# [Data under study]
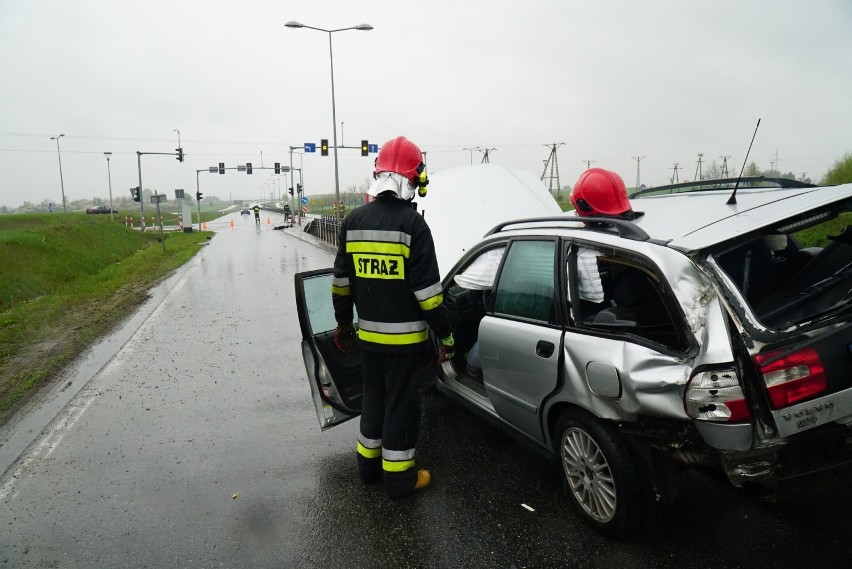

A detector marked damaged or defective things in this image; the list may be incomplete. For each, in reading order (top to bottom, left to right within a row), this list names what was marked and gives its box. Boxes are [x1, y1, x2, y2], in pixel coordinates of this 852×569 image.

damaged silver car [294, 168, 852, 536]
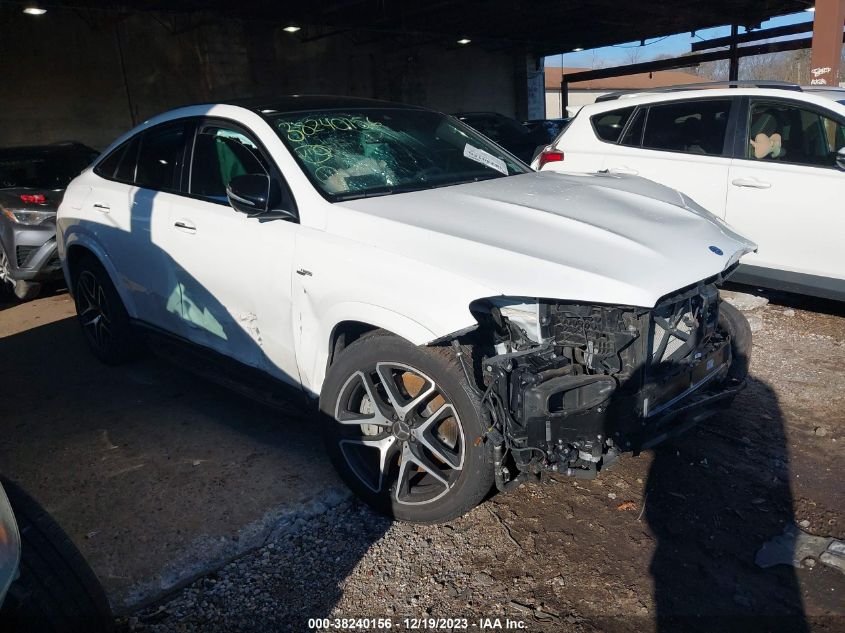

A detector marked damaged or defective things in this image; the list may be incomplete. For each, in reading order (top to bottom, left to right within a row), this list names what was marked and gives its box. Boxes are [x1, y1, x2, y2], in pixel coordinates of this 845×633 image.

cracked windshield [264, 107, 528, 199]
white damaged suv [61, 96, 760, 520]
crushed front end [474, 272, 744, 488]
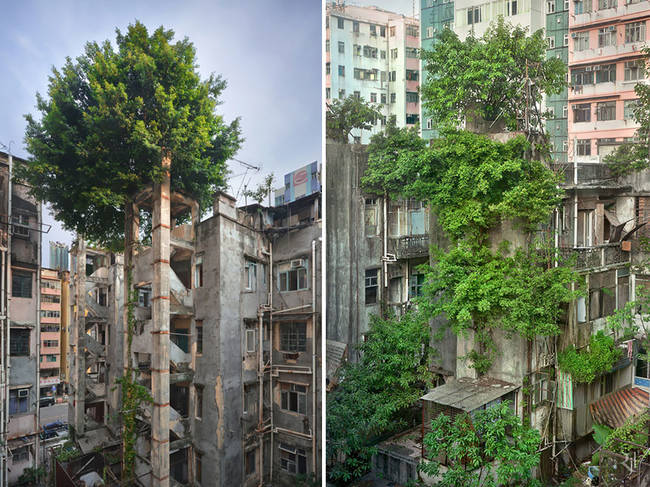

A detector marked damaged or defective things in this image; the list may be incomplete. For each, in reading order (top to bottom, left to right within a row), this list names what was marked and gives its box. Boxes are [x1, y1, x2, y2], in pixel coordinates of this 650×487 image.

rusty metal roof [588, 386, 644, 428]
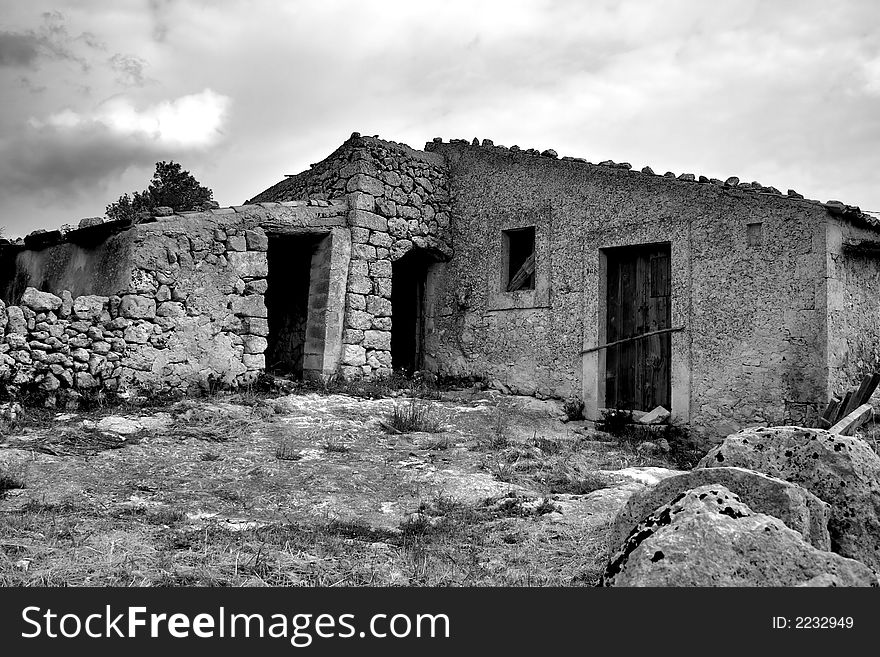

# [To do]
A word-for-word copy of the entries is needed, with no pictures in it.

# [Task result]
A detector marked damaged or defective things in this image; the list may be incomplete. For each, in reading order (top to bottom, left to right within a row), this list names what was marked and gives its box. Boxes are [x1, y1, x2, y2], in pixel coordinates of this 852×569 image.

damaged silver car [294, 168, 852, 536]

A detector marked damaged or defective things in this image; the list may be incomplete. For each, in reading order (top to bottom, left to right within a row), this list names what was marked and gives its box. Boxes are [x1, y1, x2, y2], in pixel coordinates of this 845×633 image.

cracked windshield [264, 107, 528, 199]
white damaged suv [61, 96, 760, 520]
crushed front end [474, 272, 744, 488]

A detector marked damaged or defective things in this image; the list may be incomplete. For each, in reading order (top to bottom, left to right within a row), this list names what was marked and gives its box. Boxes are [x1, y1, x2, y2], in pixel coordinates of this 650×487 image.

rusty metal roof [588, 386, 644, 428]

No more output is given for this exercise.